Senior year has helped me put my goals and desires of writing and teaching in perspective with a career path. First semester I had an internship with the Career Center doing journalism work with the school the newspaper and internship bulletins. While interning at the Career Center I had the opportunity
to not only explore the journalism field but also utilize the help and resources available at the Career Center. One of the last things my mother said to me when I moved in to college Freshman year was, "Make sure you go to the Career Center and find out what kind of internships and jobs are available." I always knew she was
right and that I should become acquainted with the Career Center throughout my college years, but the name "Career Center" was scary enough to keep me away. I always imagined that once I step foot in the Career Center I would be a changed person forever; it was like leaving Neverland and growing up for real. Well it turns out
the Career Center is actually a lovely place that does not make you grow up instantly by walking in the door. I loved the experience of journalism with my internship and definitely feel that writing needs to be a part of my life in some way.
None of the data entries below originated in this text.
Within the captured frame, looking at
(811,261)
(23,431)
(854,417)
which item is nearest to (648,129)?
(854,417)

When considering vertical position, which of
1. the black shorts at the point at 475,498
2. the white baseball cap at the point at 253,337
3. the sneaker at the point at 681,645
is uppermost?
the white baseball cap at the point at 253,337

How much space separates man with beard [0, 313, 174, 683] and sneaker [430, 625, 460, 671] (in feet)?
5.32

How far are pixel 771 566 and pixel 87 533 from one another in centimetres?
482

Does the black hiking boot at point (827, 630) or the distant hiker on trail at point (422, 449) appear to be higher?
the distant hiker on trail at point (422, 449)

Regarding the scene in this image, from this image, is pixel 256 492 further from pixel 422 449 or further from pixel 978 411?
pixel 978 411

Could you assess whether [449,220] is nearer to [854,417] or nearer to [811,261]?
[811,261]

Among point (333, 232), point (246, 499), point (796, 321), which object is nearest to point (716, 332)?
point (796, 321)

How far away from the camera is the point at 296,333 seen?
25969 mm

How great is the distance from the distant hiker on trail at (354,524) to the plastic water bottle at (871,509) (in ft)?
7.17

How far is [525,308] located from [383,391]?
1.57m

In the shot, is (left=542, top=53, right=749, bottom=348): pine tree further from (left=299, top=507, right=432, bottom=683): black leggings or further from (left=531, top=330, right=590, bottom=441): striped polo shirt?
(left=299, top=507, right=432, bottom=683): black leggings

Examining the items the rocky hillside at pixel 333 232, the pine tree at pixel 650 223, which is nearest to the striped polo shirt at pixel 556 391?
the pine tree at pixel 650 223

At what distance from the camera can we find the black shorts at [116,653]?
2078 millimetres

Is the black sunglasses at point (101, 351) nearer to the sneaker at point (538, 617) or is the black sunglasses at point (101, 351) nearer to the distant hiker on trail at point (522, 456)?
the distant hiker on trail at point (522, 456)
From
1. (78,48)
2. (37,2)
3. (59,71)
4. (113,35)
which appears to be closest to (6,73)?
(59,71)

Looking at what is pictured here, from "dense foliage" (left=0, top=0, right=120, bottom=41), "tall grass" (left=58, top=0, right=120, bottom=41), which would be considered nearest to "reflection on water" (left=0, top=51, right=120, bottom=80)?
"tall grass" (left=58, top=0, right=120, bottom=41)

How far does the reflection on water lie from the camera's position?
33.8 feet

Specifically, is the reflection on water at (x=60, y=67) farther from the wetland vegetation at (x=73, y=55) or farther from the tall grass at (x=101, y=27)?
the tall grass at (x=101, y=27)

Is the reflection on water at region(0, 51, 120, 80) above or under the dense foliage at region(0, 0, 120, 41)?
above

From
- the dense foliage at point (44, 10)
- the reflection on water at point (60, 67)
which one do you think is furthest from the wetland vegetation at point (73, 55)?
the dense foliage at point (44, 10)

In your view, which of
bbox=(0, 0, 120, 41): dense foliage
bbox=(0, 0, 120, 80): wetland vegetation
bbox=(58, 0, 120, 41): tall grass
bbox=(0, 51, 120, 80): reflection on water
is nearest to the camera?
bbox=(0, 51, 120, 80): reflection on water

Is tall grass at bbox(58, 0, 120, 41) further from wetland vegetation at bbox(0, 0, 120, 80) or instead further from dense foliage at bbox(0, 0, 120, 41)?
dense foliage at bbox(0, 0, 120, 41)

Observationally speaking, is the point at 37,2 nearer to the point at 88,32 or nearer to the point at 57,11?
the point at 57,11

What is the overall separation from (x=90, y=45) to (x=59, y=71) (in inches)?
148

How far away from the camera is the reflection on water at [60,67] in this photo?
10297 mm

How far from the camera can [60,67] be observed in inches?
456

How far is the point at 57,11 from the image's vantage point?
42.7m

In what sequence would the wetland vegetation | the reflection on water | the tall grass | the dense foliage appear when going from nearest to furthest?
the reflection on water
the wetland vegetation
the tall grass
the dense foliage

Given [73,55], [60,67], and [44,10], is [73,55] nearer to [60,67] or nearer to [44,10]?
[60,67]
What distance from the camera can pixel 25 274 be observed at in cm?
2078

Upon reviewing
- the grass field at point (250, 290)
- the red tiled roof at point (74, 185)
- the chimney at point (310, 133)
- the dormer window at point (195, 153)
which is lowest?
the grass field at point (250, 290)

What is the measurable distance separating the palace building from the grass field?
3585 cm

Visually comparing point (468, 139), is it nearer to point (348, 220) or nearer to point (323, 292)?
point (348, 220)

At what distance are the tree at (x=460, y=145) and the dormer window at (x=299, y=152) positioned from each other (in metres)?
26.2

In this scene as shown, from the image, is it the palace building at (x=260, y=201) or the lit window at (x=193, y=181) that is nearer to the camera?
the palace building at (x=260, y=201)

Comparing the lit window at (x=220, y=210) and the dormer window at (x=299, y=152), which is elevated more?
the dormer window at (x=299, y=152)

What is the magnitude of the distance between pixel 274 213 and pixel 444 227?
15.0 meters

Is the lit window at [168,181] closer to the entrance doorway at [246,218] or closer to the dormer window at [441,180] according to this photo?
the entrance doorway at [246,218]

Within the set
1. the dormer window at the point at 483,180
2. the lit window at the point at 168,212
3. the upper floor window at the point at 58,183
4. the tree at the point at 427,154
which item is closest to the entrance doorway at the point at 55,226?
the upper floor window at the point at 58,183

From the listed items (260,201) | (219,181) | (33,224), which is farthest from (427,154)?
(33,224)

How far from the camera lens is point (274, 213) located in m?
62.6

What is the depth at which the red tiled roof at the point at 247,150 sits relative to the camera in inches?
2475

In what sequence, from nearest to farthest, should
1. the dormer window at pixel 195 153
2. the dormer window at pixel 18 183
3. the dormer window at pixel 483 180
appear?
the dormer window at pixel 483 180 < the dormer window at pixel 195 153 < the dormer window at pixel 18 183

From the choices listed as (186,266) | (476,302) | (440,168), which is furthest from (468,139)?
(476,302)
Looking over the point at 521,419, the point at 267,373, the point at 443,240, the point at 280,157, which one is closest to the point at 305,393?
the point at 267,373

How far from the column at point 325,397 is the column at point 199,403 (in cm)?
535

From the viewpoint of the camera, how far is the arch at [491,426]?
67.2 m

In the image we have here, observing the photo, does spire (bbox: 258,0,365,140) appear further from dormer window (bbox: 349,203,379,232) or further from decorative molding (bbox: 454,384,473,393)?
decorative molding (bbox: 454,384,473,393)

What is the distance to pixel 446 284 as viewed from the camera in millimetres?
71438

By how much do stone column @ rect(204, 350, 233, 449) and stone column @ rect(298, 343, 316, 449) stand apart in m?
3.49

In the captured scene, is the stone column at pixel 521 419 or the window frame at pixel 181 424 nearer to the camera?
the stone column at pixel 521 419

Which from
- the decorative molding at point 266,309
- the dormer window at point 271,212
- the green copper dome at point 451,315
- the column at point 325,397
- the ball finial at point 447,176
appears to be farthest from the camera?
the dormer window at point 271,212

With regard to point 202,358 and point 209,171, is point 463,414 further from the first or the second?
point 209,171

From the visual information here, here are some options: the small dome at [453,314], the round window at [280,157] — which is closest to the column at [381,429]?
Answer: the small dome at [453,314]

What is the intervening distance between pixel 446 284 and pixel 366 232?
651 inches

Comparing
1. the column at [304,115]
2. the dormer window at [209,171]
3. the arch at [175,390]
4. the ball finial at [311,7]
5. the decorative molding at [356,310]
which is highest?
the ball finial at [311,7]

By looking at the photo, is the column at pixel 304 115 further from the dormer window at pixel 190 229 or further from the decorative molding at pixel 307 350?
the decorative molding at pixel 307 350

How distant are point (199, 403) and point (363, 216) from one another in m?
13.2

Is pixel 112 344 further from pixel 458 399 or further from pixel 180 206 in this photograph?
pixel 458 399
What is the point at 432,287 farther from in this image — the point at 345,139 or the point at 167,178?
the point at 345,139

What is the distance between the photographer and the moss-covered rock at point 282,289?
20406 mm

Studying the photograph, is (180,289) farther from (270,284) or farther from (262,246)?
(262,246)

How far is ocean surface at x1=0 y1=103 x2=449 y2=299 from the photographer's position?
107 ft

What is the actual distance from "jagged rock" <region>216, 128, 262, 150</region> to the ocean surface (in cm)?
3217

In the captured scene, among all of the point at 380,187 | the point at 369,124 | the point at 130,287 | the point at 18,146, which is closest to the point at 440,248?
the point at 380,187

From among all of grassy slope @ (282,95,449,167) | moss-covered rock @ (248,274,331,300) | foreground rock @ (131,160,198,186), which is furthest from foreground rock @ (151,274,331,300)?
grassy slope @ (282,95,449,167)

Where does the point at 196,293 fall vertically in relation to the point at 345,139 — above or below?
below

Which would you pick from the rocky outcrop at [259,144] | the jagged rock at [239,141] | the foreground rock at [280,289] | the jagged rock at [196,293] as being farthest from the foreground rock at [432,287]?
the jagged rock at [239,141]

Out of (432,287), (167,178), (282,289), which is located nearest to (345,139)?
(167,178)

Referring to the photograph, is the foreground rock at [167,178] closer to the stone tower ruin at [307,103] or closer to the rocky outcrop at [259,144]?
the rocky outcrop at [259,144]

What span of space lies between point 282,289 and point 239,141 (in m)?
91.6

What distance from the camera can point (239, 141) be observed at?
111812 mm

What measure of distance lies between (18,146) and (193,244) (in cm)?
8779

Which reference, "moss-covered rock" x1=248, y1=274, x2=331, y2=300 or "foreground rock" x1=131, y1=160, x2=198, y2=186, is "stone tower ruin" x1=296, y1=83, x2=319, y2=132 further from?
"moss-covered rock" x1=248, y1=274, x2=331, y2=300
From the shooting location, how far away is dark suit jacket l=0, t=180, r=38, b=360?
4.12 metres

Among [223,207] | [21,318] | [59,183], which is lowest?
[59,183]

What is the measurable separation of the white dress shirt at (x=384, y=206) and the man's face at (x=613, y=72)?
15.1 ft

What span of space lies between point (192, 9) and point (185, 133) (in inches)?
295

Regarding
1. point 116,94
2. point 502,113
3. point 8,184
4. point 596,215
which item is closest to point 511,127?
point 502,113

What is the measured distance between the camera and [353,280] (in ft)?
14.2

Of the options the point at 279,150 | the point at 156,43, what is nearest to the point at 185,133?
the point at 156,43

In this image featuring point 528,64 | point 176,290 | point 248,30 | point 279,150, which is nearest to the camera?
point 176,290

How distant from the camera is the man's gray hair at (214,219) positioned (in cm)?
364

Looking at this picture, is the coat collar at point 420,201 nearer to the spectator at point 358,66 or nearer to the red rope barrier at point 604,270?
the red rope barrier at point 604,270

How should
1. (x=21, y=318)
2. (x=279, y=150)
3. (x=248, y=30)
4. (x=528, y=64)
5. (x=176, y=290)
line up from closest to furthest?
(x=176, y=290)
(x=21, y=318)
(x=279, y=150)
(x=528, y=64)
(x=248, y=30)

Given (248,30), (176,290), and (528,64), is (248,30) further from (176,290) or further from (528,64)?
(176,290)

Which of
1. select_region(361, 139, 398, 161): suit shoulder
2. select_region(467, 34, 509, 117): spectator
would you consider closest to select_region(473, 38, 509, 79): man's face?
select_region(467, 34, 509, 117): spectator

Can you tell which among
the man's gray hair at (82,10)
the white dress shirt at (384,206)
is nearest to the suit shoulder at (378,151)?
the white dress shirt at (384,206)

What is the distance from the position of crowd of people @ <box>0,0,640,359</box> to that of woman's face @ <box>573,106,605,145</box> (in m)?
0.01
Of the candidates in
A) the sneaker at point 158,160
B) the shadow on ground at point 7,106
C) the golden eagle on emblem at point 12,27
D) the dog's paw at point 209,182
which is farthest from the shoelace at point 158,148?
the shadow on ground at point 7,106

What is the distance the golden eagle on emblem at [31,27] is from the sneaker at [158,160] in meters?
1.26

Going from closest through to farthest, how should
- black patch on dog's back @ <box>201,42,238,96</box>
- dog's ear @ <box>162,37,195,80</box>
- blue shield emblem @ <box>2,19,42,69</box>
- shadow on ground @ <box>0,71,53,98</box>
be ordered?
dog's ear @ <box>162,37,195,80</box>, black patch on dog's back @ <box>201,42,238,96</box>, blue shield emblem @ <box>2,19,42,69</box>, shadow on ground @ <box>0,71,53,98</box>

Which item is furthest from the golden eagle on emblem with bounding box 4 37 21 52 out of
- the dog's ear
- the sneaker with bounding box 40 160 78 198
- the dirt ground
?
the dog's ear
This semester I am interning at Mother Seton School in 2nd grade and Kindergarten. Being in a classroom at Mother Seton is like calling me home to where I belong. I always knew what the word 'vocation' meant but never experienced it in my own life until I spent time in 2nd grade for the second time,
only 14 years later and a few feet taller. During my days at Mother Seton I observe the classroom, grade students' work, and work individually with students on written assignments and reading. When I work with the students I feel like I am fulfilling my purpose in life just by answering a question or listening to the students
read. It's an extremely powerful feeling that I'm so thankful for finding.
Since I struggled with fitting volunteer service into my regular schedule over the years, I would like to dedicate time to service and simple-living post-graduation, before settling down into a more long-term routine of a job and family in the future. Not that I'm avoiding the job market- who wouldn't
want to dive into that mess of unemployment and mass of job-seeking grads? The class of 2010 will still face a competitive and struggling job market, which is why options like grad school and volunteer service are becoming more appealing to future grads. I also plan on going on to grad school to pursue a master's education
program to earn the necessary certification for teaching. The direction of my path of life post-graduation is still in the making, but one thing is for sure - when I grow up, I want to teach!